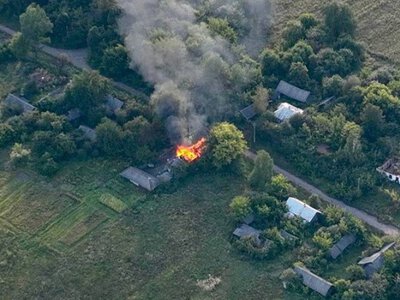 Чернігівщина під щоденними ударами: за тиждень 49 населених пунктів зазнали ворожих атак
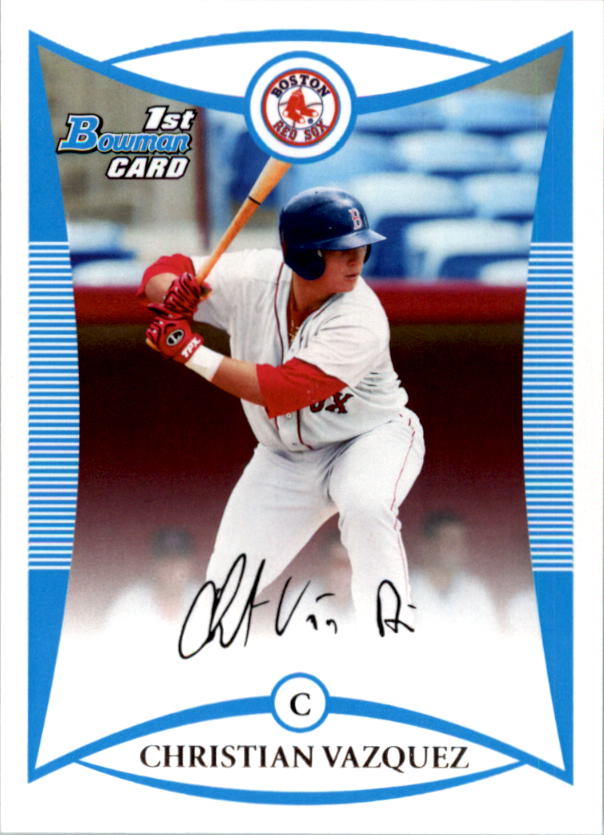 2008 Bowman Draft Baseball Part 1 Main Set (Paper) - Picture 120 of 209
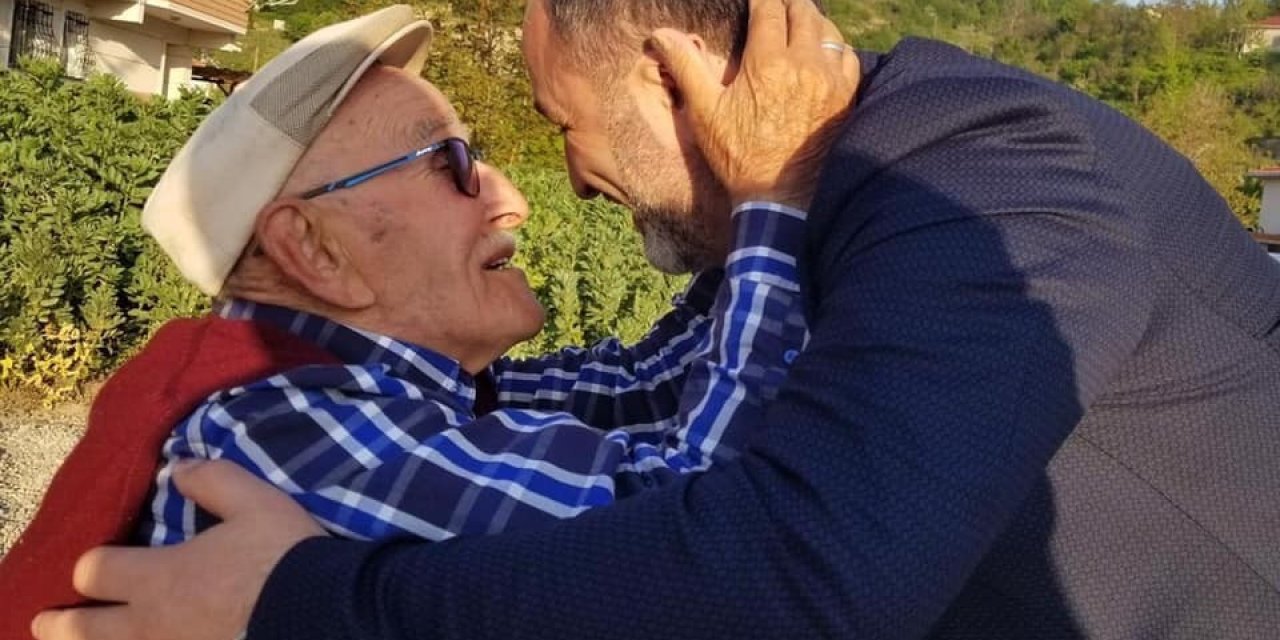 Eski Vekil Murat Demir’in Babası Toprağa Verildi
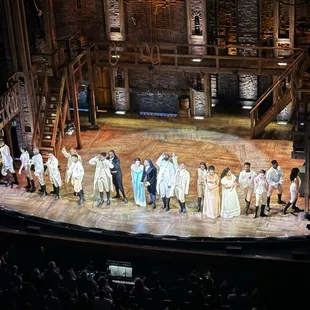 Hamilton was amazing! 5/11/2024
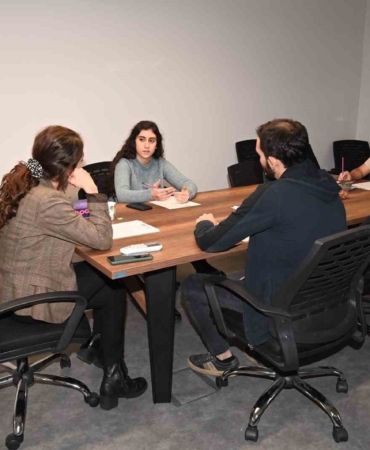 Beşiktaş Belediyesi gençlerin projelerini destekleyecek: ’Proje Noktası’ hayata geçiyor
· · · · ·
Aim of the exercise
Please copy the data shown above word for word, omitting the pictures.

Written response
 Чернігівщина під щоденними ударами: за тиждень 49 населених пунктів зазнали ворожих атак
 2008 Bowman Draft Baseball Part 1 Main Set (Paper) - Picture 120 of 209
 Eski Vekil Murat Demir’in Babası Toprağa Verildi
 Hamilton was amazing! 5/11/2024
 Beşiktaş Belediyesi gençlerin projelerini destekleyecek: ’Proje Noktası’ hayata geçiyor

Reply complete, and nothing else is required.